Big Idea V: To understand (deep) time and the scale of space, models and maps are necessary

The use of models is fundamental to all of the Earth sciences. Maps and models: 1) aid in the understanding of aspects of the Earth system that are too big or small for direct observation, or where observation is not possible; and 2) help make complex systems comprehensible through strategic simplification. When compared to the size and age of the universe, humanity is a speck in space and a blip in time; models assist in the comprehension of time and space at both sub-microscopic and immense scales. For example: 

  • Much of scientists' understanding of the inner workings of our planet is derived from mathematical modeling.
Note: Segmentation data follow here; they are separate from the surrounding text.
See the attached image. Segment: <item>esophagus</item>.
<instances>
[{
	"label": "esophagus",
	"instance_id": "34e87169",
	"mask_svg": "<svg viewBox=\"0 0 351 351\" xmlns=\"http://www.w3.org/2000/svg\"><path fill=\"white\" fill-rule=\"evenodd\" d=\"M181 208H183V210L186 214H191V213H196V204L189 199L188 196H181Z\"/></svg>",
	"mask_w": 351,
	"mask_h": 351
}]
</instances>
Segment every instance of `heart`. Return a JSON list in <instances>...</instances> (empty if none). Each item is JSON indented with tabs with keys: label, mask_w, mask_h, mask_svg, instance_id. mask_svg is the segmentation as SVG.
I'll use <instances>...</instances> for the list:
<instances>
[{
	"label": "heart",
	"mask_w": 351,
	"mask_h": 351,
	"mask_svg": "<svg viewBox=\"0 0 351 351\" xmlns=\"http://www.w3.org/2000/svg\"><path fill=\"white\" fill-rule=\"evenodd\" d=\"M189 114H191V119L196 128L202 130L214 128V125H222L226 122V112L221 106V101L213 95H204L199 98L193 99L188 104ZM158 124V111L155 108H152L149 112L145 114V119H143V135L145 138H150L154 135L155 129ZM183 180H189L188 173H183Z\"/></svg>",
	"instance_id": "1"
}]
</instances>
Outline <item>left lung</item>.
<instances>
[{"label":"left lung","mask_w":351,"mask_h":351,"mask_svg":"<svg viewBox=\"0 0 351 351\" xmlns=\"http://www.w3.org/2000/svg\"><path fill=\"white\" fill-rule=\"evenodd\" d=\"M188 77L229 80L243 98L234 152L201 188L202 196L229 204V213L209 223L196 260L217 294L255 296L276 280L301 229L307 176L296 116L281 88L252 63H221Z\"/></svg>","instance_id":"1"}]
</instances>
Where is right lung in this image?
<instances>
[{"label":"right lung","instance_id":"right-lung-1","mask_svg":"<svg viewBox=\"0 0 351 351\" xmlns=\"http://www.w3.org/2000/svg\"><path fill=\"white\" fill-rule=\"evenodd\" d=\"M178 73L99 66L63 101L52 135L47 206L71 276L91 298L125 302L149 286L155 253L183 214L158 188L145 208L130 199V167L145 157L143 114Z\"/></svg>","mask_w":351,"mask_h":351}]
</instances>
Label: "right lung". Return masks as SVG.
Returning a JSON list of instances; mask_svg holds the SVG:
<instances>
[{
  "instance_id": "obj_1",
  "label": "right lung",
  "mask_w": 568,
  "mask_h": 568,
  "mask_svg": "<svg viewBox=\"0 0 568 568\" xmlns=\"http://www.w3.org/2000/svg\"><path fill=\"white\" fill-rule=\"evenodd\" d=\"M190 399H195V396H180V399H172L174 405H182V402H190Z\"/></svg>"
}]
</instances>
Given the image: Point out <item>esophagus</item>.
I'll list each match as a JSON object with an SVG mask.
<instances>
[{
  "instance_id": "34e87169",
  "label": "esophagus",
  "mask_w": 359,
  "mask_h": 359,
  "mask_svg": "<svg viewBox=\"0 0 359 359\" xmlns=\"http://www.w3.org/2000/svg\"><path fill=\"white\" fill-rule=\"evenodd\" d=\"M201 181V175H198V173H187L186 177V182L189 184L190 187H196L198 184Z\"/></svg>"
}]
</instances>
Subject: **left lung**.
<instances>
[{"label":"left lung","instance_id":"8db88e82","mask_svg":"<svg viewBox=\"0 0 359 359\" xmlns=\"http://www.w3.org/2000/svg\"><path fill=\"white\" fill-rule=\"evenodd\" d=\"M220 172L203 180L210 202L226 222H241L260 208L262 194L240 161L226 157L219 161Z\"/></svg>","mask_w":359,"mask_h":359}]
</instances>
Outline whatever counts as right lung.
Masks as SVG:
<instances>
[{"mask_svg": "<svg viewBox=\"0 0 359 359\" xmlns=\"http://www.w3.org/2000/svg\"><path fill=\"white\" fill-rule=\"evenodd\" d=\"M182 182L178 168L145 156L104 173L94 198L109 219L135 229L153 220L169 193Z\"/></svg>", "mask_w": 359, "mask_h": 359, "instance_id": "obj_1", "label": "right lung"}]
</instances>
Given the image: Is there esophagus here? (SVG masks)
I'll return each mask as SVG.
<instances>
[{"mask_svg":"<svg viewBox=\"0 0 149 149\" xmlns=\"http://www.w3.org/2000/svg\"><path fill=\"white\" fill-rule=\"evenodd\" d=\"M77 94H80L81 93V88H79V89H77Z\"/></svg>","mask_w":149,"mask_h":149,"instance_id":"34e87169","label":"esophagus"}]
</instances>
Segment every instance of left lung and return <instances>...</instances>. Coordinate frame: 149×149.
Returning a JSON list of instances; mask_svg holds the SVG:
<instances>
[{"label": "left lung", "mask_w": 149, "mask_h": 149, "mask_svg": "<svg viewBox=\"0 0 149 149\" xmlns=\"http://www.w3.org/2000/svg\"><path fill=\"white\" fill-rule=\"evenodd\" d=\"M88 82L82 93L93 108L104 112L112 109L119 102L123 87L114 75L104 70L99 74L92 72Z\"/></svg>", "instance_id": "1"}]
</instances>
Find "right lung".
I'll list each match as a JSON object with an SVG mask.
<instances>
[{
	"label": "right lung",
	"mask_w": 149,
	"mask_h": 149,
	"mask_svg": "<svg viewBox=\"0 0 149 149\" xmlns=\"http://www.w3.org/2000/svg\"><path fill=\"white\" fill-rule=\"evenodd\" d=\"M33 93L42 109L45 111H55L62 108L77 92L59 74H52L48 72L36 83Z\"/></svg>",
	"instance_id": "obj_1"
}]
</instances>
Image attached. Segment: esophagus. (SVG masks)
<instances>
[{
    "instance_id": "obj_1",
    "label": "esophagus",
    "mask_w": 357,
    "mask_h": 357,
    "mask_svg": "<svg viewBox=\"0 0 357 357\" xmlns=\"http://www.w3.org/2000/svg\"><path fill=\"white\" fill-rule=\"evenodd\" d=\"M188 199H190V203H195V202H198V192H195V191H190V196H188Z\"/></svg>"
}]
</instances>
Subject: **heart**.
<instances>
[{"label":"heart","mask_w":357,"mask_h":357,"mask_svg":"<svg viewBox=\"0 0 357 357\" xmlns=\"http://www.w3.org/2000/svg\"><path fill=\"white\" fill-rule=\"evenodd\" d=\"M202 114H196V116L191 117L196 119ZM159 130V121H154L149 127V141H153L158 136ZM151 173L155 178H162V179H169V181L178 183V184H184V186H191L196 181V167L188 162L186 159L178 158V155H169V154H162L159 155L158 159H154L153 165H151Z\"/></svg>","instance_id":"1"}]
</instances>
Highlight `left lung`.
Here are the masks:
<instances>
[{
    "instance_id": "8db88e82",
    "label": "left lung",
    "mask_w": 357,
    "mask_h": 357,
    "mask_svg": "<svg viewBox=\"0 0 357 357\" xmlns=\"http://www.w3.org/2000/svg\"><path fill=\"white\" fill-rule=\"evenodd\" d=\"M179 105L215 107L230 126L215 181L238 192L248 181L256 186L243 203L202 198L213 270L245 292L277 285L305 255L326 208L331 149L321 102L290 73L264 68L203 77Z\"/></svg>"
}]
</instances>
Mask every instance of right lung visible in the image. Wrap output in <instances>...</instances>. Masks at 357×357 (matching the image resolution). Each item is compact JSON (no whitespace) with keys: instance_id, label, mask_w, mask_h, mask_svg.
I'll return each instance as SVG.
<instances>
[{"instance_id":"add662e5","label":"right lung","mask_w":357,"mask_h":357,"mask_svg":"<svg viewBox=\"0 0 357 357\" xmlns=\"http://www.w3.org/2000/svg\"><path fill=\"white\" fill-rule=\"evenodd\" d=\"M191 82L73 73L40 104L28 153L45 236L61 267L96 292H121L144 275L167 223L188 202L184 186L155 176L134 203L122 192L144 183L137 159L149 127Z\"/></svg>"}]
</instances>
It is not possible to measure directly the movement below Earth's surface, but modeling of convection currents brings us closer to the true nature of these immense geologic phenomena.
  • The observation of natural phenomena today, such as deposition along a stream, is critical for interpreting the geologic record. But for processes that operate on much larger, slower scales, modeling within the lab is required. Understanding the formation of mountain ranges, such as the Acadian and Appalachians, are better understood by examining the effects of stress and strain in the laboratory.
  • What is the effect of a two-kilometer thick glacier on the terrain? In addition to changes related to deposition, the shear weight of such an object depresses the continental mass. Understanding this compression–and the rebound that occurs upon the glaciers' retreat–is improved through modeling in the laboratory.

In conclusion...

Taken individually, these big ideas represent important aspects of Earth system science, but together they are more significant. Keeping these ideas in mind–and considering how these ideas arose through scientific methods and investigation–as one proceeds throughout his or her curriculum can provide a conceptual framework upon which to build an enduring understanding of the discipline.